Les jeux sont, en majorité, tournés vers une culture internationale, selon le chercheur, qui regrette un peu ce manque de vision. « On va créer un jeu qui sera excitant pour toutes les autres cultures, sans problème de traduction culturelle, mais en faisant ça on perd aussi la possibilité d’aborder des problèmes locaux, comme les lois de la langue, les règles sur l’école, etc. », considère-t-il.

Or certains jeux gagneraient à être très ancrés sur la scène québécoise d’après William Robinson. Pour sa thèse par exemple, il crée un jeu abordant les mouvements sociaux et les grèves qui se sont déroulés au Québec dans les années 1910. Une manière de s’ancrer dans le patrimoine culturel, d’affirmer ses racines et de revendiquer son identité québécoise, à l’instar du cinéma « créé par et pour des Québécois ». Cette originalité est nécessaire si l’industrie locale veut se faire remarquer, d’après lui. « Le problème, c’est toujours le coût et le nombre de personnes que tu peux toucher en retour », nuance-t-il.

D’après lui, la plupart des créateurs de jeu imaginent les États-Unis, le Canada et l’Europe « comme un même endroit et ils effacent leurs propres traces ». Un peu comme si « tout le monde devenait américain » sur la Toile. Il explique que cela est notamment dû au fait qu’il n’existe pas de prix prestigieux international, comme un Oscar, récompensant le meilleur jeu de l’étranger. « Il n’y a pas vraiment de place pour les jeux en terme d’oeuvre d’art », résume-t-il.

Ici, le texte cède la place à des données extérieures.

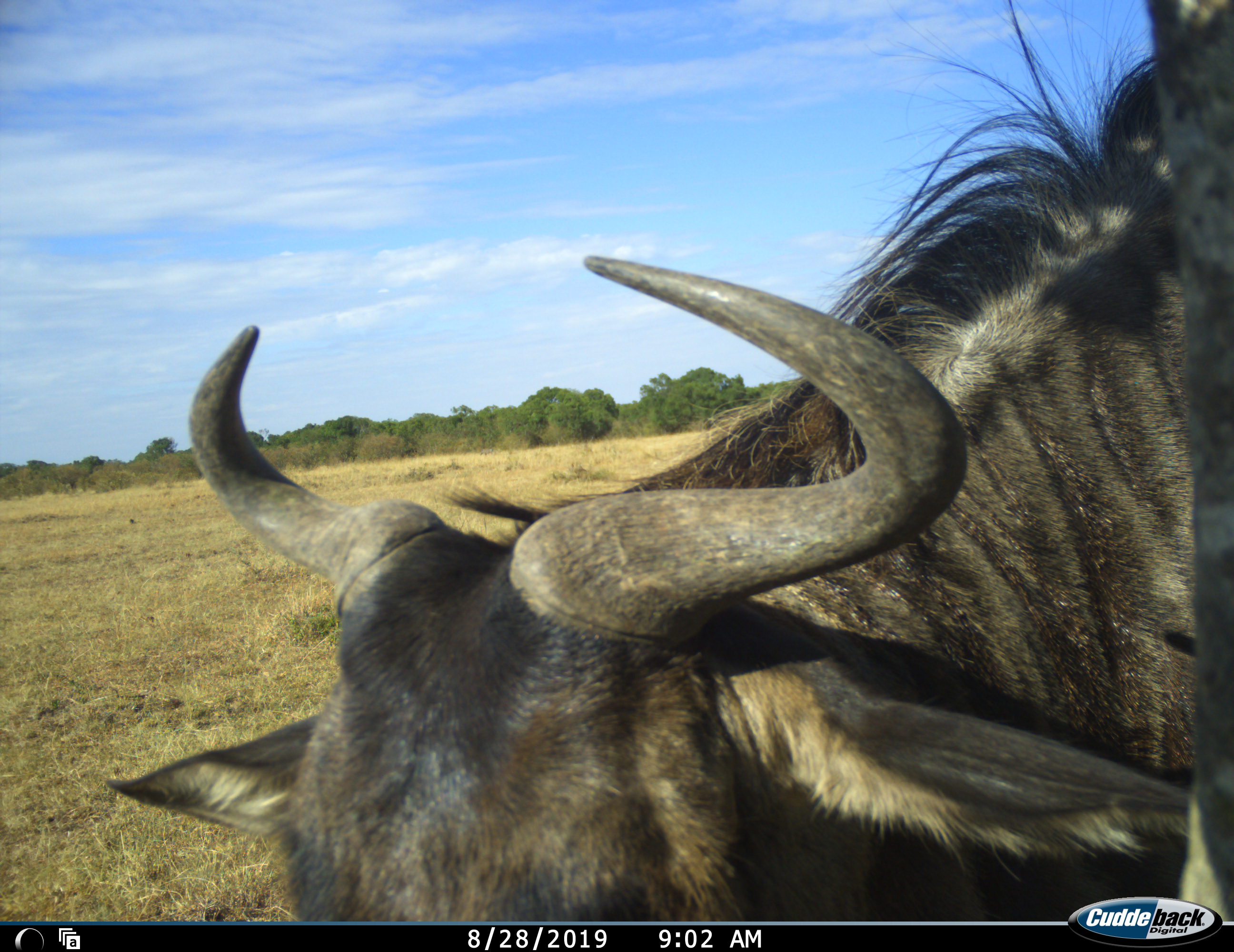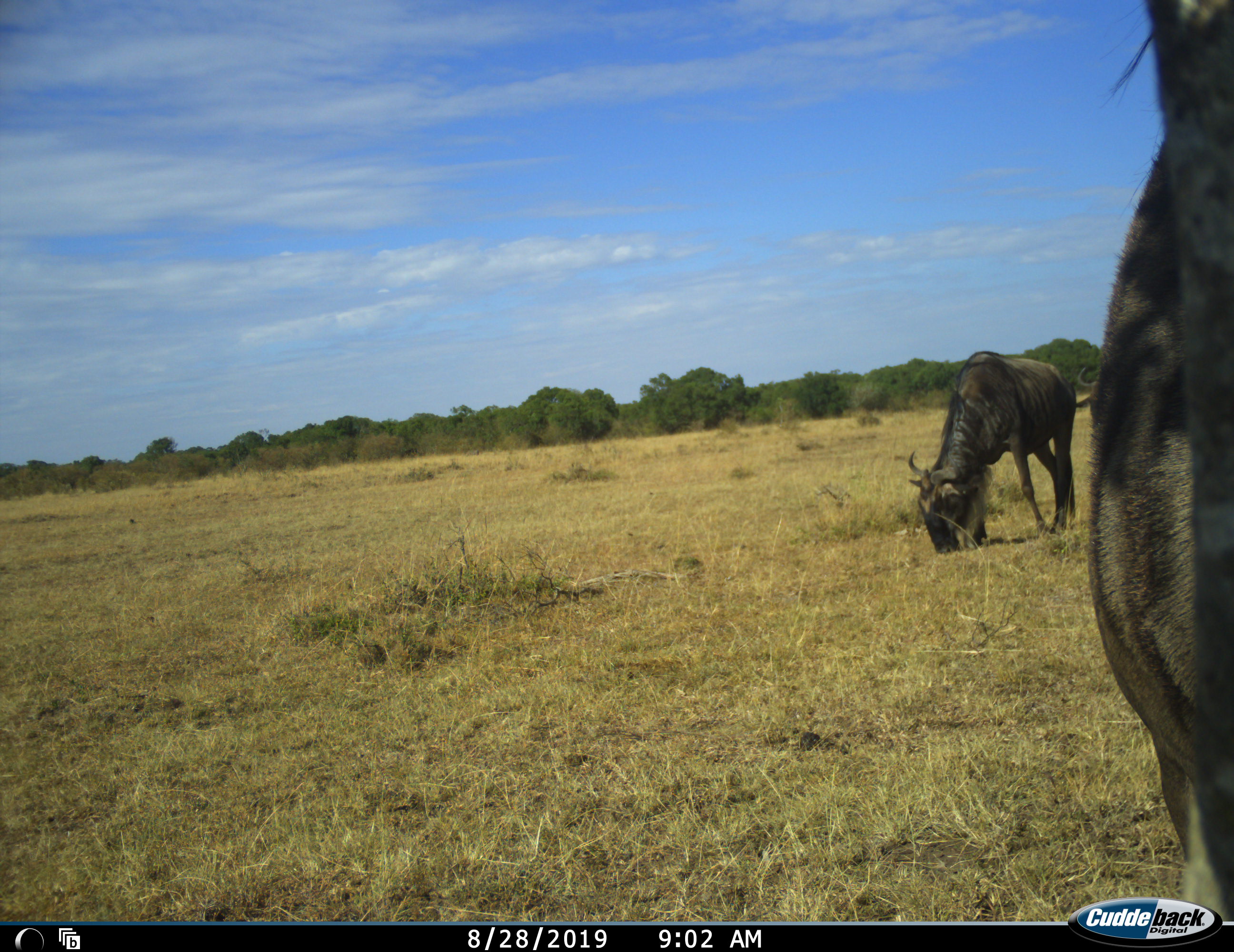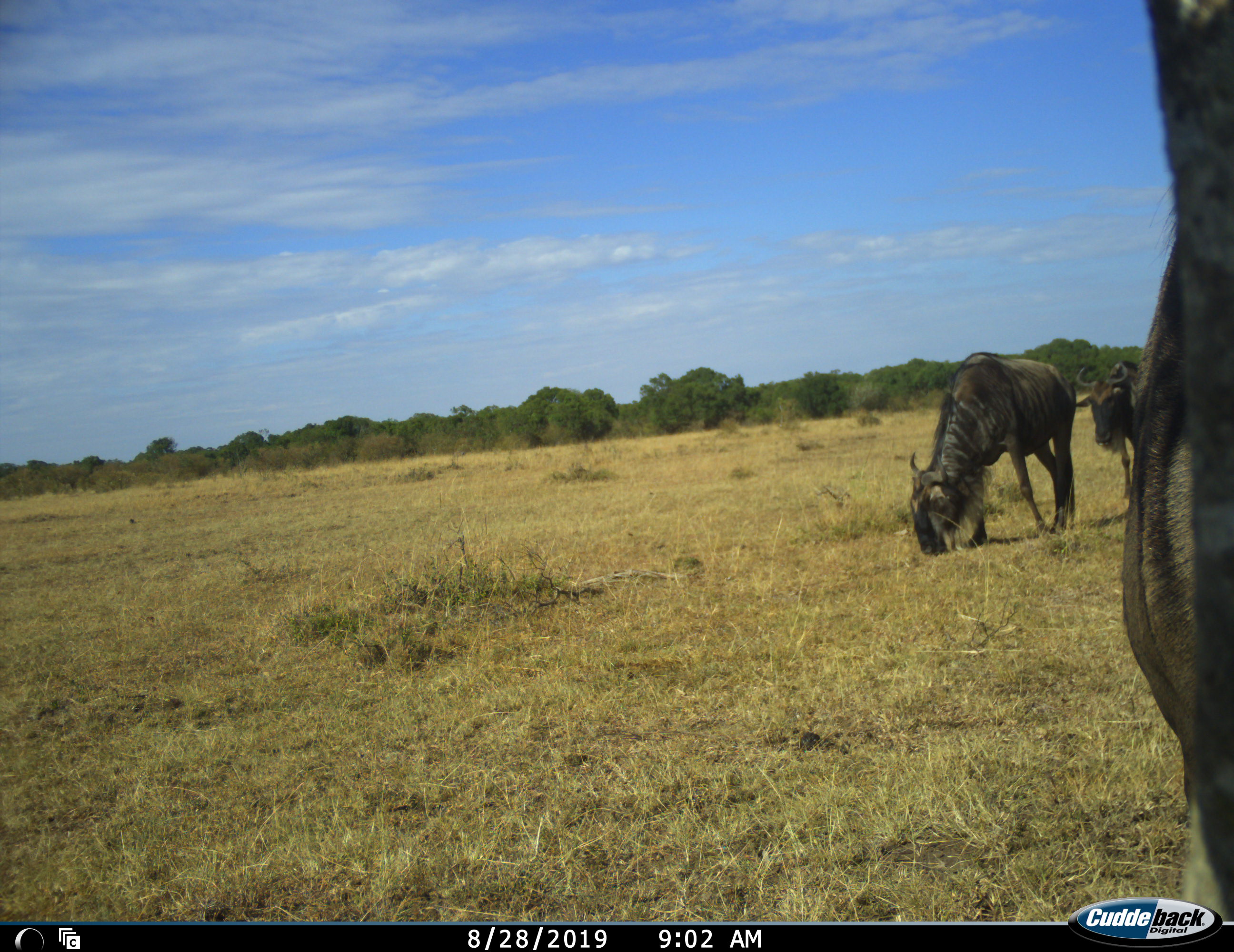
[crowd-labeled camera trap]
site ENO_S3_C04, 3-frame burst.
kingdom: Animalia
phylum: Chordata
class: Mammalia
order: Artiodactyla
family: Bovidae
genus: Connochaetes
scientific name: Connochaetes taurinus taurinus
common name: blue wildebeest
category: wildebeestblue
Wildebeestblue (blue wildebeest) (Connochaetes taurinus taurinus), count 3. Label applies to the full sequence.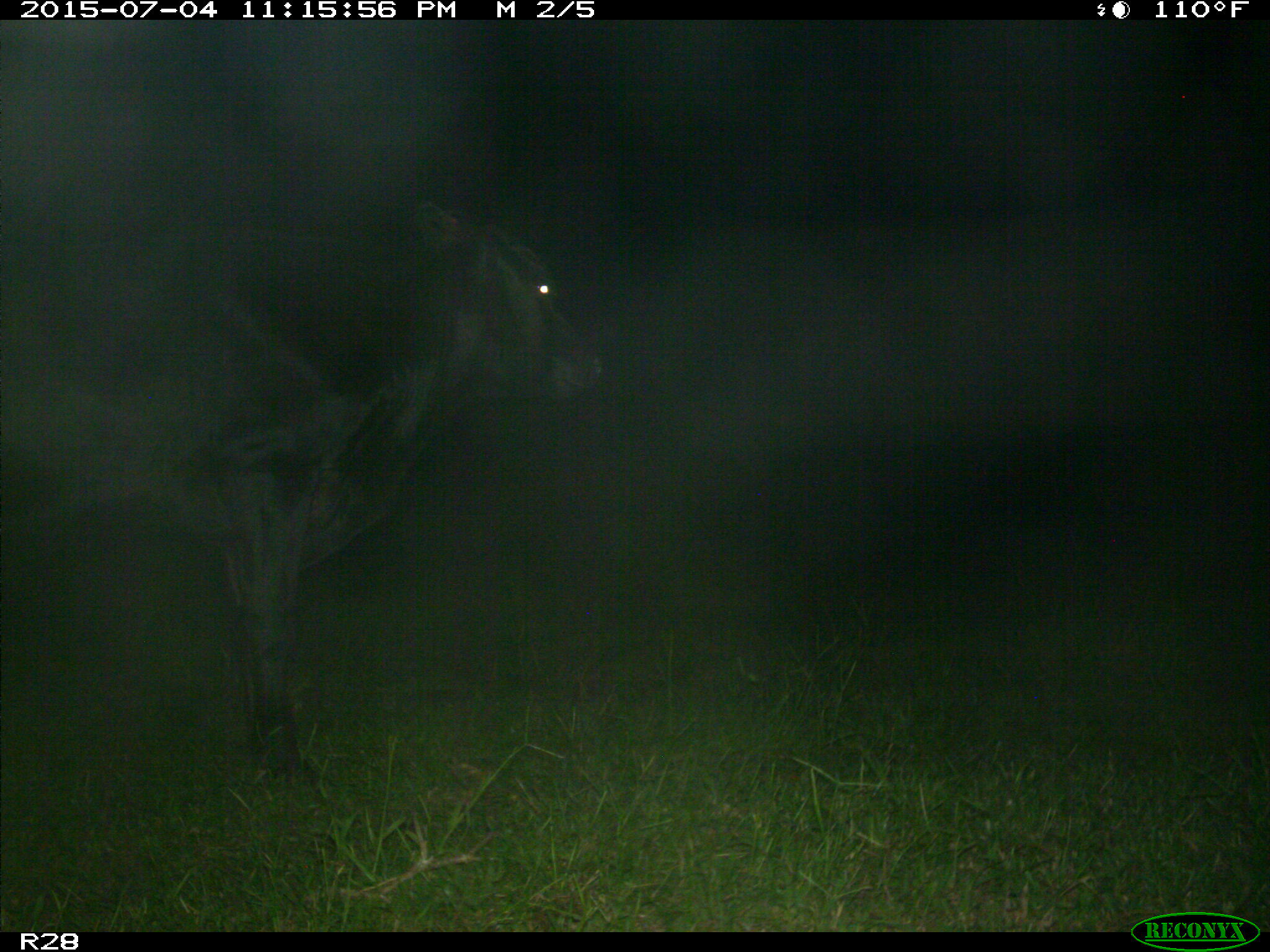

Selon le chercheur, il devient nécessaire d’éduquer les jeunes générations sur ce média, pourquoi pas dès l’école. « Il faut commencer par expliquer aux jeunes que les jeux apportent des idées, parfois des idéologies, et qu’il faut les critiquer, comme on leur apprend à faire avec les lectures », estime-t-il.

Créer la bibliothèque du futur

Quel rôle peuvent jouer les institutions culturelles dans cet accès au savoir numérique ? William Robinson travaille sur le projet de diffusion dans les bibliothèques d’oeuvres numériques protégées par le droit d’auteur, lancé par Olivier Charbonneau, bibliothécaire à l’Université Concordia. « Comment les bibliothèques, entre autres institutions du patrimoine […], peuvent-elles intervenir pour bonifier les marchés créatifs et culturels par la préservation et l’accessibilité des oeuvres numériques ? », se questionne ce dernier.

« Dans l’immédiat, nous visons la diffusion des jeux vidéo en bibliothèque », ajoute-t-il. Le public pourrait consulter et tester les jeux indépendants québécois au sein des bibliothèques grâce à une petite mallette (sur le même principe que la Nintendo Classic) qui contient le matériel du joueur : un micro-ordinateur, des jeux, des fils pour être branché à un écran et les manettes.

Le projet, qui se déroule au sein du Centre de recherche en technoculture, art et jeux (le TAG, une composante de Milieux), en est à ses débuts. Un prototype a été conçu, financé par la Fondation Knight. La petite équipe de concepteurs travaille maintenant avec des bibliothèques et cherche du financement. L’idée est aussi de rentrer en contact avec des studios de jeux indépendants québécois.

L’équipe espère de cette façon faire découvrir les jeux locaux, tout en assurant la préservation de ce patrimoine culturel à l’ère du numérique.